Development and use of the lens epithelial explant system to study lens differentiation and cataractogenesis

Abstract

Over the last two decades much progress has been made in identifying and characterizing many of the molecules involved in understanding normal lens biology and its pathology. Much of this has been made possible through the establishment and use of the lens epithelial explant system. This simplistic tissue culture model, comprised of a sheet of lens epithelium on its native substratum, has been used effectively to study many cellular processes, including lens epithelial cell proliferation, fiber cell differentiation, cell apoptosis as well as epithelial-to-mesenchymal transformation of cells.
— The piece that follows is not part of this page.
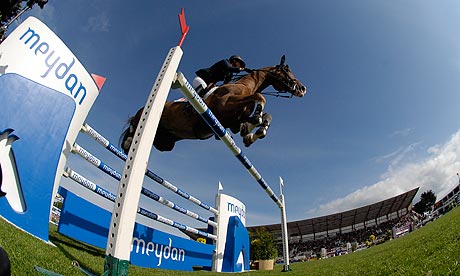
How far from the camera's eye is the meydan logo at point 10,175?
2207 mm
In doing so, a number of key growth factors and cytokines, including members of the FGF, Wnt and TGFbeta family have been shown to play essential roles in many of these cellular events. This has led to further studies exploring the signaling pathways downstream of these molecules in the lens, paving the way for the development of a number of in situ models (primarily transgenic mouse lines) to further explore in more detail the nature of these molecular and cellular interactions. To reciprocate, the lens epithelial explant system is increasingly being used to further characterize the nature of many complex phenotypes and pathologies observed in these in situ models, allowing us to selectively isolate and examine the direct impact of an individual molecule on a specific cellular response in lens cells. There is no question that the lens epithelial explant system has served as a powerful tool to further our understanding of lens biology and pathology, and there is no doubt that it will continue to serve in such a capacity, as new developments are realized and putative treatments for aberrant lens cell behavior are to be trialed.

Figure 1

Schematic diagram demonstrating how the gradient of FGF stimulation affects the anteroposterior patterns of differentiation in the lens. The lens epithelium is frequently divided into two zones, the central lens epithelium (CE) and the germinative zone (GZ) which extends to the equator of the lens (EQ). The transitional zone (TZ), just posterior to the equator is where lens epithelial cells differentiate into fiber cells. Modified from (Lang and McAvoy 2004).

Figure 2

Representative figures of a rat lens epithelial explant. A. Bright field image demonstrating how an explant is pinned to the base of a tissue culture dish using fine forceps. B. Scanning electron micrograph of a rat lens epithelial explant pinned to the base of a tissue culture dish. C. Higher magnification view of explant (taken from box in B), demonstrating tightly packed sheet of lens epithelial cells which cover the surface of the lens epithelial explant. Modified from Lovicu and McAvoy, 2008.

Figure 3

Schematic diagram illustrating FGF and TGFβ induction of lens epithelial cells into lens fiber cells or myofibroblasts cells, respectively. Modified from (Lang and McAvoy 2004)

Figure 4

Lens epithelial explant culture of 21 day old rats, immunostained for α-SMA. Untreated explants do not exhibit αSMA immunoreactivity (A), whereas explants treated with 4ng/ml of TGFβ-2 for 4 days exhibit α-SMA accumulation (green) (B). The co-treatment of explants with TGFβ-2 (4ng/ml) and 25μM of MMPI-2/-9 (C), resulted in the suppression of α-SMA accumulation. Blue represents 4′,6-diamidino-2-phenylindole (DAPI) staining for nuclei.